Выпишите без изменений фрагмент отрывка о Боярском от слов «Короче, из Бутырок» до слов «выдали больничный лист?» включительно.

§ **Выбранный отрывок**:
-- -- --

В Литве Боярский прослужил до конца ноября 1953 года — боролся с зелеными братьями[30] и оставил, понятно, о себе память: Витаутас Волотко, которым «занимался» Боярский, подписывая очередной протокол «собственноручных показаний», в углу ставил латинские буквы «ZP» — «зверски принужден». Боярский был верен себе до конца…





Короче, из Бутырок его выпустили «в связи с болезнью»,{37} и в феврале 1959 года заместитель Главного военного прокурора генерал Борис Викторов подписал постановление о прекращении уголовного дела «за истечением давностного срока с момента совершения преступления».{38}

«Принял грех на душу», — сказал мне недавно Викторов.

Бурно начавшаяся когда-то хрущевская оттепель шла к концу.

Кандидат исторических наук, преподаватель Московского полиграфического института (с 1958 года), старший научный редактор издательства Академии наук СССР Владимир Ананьевич Боярский возвращался по месту своей оперативной работы…

Так и не сумела нигде найти: месяц, проведенный в Бутырках, ему оформили в счет отпуска или — выдали больничный лист?

-- -- --

§ **Исходные данные**:
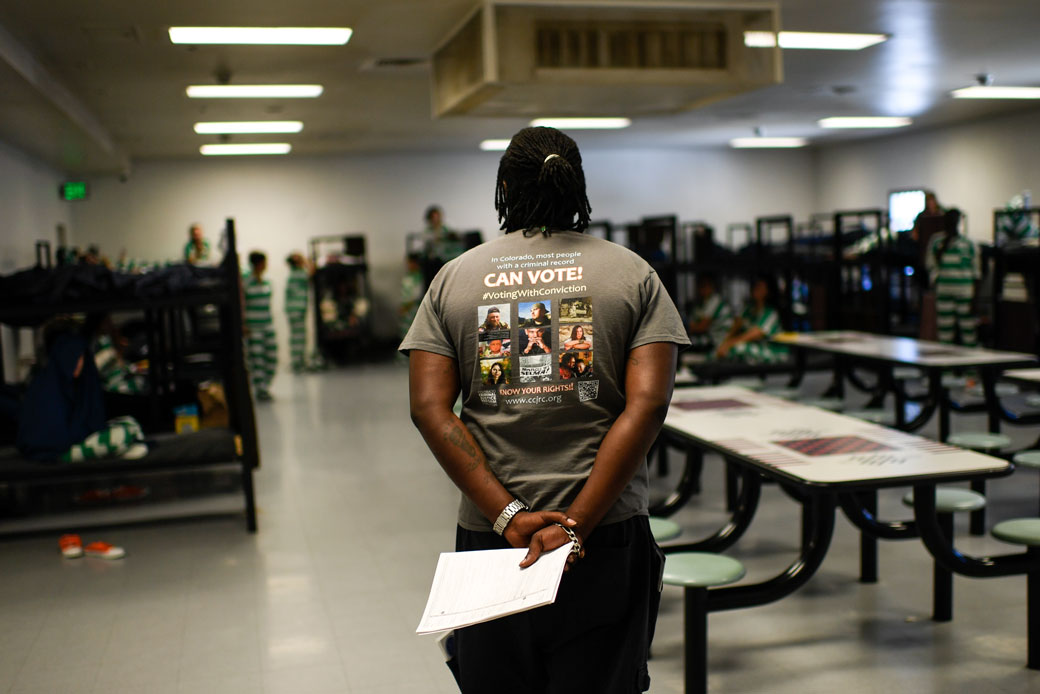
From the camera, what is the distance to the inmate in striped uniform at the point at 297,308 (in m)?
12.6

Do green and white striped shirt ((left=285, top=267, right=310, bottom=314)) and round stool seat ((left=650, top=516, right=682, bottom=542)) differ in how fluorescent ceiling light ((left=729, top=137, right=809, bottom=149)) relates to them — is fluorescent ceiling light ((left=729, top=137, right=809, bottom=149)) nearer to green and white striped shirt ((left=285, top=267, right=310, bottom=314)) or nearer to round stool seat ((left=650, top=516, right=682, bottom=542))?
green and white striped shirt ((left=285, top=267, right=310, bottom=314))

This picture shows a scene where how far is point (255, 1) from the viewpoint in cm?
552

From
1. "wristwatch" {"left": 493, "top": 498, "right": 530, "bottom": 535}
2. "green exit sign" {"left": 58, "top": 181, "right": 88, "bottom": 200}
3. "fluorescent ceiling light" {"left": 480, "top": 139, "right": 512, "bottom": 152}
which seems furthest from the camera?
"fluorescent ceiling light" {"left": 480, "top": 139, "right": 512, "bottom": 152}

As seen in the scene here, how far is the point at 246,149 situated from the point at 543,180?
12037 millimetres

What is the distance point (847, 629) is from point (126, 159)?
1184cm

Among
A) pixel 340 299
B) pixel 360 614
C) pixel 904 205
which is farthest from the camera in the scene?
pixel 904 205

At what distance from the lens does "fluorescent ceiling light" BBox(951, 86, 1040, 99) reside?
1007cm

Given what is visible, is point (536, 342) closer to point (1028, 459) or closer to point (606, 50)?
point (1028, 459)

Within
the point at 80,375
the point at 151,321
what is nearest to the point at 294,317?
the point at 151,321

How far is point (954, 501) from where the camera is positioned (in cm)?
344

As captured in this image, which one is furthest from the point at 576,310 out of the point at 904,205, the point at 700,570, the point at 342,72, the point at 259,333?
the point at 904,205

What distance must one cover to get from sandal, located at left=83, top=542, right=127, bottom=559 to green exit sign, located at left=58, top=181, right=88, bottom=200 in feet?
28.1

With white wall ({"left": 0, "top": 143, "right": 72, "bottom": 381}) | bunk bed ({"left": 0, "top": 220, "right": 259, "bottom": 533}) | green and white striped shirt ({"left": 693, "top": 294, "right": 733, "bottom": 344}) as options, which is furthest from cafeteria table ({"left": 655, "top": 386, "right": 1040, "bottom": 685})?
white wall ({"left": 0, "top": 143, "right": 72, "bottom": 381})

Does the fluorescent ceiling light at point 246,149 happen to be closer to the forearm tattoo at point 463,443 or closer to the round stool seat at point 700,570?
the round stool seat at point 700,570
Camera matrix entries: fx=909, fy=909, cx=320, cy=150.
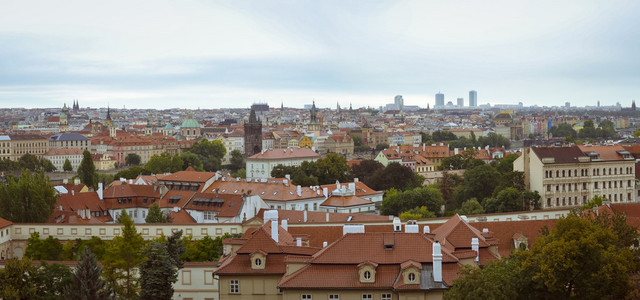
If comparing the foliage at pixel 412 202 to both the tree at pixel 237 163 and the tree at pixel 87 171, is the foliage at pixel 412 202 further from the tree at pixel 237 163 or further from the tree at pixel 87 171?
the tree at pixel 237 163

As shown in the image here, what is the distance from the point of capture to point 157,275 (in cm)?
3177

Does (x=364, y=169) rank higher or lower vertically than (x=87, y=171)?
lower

-- -- --

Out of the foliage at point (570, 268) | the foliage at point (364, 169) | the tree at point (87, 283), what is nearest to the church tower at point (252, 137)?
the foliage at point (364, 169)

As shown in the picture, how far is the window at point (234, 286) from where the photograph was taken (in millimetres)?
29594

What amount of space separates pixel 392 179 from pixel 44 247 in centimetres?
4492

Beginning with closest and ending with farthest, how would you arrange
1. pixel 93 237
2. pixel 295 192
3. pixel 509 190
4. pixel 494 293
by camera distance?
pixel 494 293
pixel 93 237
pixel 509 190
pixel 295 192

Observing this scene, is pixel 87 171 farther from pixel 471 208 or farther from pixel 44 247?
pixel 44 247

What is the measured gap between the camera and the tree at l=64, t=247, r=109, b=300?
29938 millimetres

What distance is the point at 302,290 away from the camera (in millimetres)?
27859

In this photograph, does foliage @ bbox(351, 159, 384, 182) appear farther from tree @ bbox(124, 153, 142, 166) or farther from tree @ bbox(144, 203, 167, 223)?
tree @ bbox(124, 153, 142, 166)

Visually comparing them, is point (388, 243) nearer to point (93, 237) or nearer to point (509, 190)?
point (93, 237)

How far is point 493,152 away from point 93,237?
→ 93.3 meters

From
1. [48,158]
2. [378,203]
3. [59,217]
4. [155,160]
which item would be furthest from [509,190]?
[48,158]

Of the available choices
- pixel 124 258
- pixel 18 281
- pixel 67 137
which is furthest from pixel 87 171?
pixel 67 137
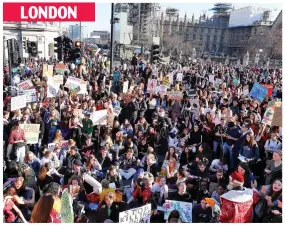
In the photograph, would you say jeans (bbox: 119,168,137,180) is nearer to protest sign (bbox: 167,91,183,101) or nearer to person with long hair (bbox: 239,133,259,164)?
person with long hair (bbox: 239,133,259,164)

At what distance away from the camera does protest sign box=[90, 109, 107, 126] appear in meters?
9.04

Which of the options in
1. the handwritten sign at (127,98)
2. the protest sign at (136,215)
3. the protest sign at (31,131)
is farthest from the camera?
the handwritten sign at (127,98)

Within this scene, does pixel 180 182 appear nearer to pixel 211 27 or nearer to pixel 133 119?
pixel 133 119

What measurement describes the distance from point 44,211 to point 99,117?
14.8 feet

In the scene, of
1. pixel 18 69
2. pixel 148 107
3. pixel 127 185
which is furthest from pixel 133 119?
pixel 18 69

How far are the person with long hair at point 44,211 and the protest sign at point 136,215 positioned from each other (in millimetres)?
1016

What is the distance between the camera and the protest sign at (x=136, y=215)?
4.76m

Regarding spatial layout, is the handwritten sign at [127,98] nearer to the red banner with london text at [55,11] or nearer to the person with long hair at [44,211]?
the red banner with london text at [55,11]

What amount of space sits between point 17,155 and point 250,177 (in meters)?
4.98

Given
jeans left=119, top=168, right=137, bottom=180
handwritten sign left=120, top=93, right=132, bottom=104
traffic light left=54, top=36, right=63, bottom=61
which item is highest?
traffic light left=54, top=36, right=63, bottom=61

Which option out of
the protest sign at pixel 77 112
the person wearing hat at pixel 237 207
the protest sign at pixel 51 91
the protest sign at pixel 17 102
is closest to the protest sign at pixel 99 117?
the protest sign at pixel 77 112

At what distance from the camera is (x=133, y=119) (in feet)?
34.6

-- -- --

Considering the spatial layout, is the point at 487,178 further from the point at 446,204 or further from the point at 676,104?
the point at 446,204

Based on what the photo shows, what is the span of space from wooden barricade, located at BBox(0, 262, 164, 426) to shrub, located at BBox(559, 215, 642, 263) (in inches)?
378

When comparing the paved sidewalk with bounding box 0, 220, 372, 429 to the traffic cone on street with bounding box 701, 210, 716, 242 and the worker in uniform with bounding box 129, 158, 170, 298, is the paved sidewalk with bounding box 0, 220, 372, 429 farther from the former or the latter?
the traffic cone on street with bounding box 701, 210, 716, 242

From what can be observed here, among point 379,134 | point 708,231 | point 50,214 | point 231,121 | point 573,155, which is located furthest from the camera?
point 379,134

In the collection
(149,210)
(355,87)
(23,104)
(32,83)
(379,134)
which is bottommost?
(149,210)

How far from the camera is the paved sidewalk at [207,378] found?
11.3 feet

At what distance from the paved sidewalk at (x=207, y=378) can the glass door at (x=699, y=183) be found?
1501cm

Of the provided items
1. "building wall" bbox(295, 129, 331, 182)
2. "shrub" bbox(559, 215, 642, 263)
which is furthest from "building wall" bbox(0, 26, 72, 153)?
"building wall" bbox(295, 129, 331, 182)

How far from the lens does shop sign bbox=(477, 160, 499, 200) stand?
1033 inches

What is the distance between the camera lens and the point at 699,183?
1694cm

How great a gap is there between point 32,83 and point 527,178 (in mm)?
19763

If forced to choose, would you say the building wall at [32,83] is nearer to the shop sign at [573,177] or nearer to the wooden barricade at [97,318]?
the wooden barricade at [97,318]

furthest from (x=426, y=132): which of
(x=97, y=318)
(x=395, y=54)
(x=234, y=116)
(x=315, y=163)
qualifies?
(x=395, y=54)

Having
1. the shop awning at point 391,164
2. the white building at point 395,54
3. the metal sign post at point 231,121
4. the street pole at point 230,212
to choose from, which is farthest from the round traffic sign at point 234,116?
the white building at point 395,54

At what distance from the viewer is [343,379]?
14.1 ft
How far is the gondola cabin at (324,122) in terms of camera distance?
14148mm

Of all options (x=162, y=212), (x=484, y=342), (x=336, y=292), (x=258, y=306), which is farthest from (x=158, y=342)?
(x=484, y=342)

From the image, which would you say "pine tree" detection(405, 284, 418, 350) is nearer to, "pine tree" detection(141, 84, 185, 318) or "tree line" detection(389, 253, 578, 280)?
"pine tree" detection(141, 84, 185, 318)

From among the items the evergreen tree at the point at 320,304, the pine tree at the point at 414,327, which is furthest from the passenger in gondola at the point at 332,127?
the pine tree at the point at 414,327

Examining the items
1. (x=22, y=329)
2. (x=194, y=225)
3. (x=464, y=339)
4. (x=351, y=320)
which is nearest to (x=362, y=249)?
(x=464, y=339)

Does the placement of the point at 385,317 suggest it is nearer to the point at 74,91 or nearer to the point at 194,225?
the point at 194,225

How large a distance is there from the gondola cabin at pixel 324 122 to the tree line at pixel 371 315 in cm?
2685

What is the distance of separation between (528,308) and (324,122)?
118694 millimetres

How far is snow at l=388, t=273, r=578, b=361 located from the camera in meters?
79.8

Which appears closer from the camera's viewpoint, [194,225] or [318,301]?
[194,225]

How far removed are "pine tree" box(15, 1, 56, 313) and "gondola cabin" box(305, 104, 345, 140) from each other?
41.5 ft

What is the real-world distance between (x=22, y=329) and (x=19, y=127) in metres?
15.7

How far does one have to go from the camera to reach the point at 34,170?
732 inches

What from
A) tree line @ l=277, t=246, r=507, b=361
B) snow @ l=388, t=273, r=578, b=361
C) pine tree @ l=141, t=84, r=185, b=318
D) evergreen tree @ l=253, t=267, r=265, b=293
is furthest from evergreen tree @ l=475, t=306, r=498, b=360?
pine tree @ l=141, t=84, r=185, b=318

-- -- --

§ **Письменный ответ**:
Короче, из Бутырок его выпустили «в связи с болезнью»,{37} и в феврале 1959 года заместитель Главного военного прокурора генерал Борис Викторов подписал постановление о прекращении уголовного дела «за истечением давностного срока с момента совершения преступления».{38}

«Принял грех на душу», — сказал мне недавно Викторов.

Бурно начавшаяся когда-то хрущевская оттепель шла к концу.

Кандидат исторических наук, преподаватель Московского полиграфического института (с 1958 года), старший научный редактор издательства Академии наук СССР Владимир Ананьевич Боярский возвращался по месту своей оперативной работы…

Так и не сумела нигде найти: месяц, проведенный в Бутырках, ему оформили в счет отпуска или — выдали больничный лист?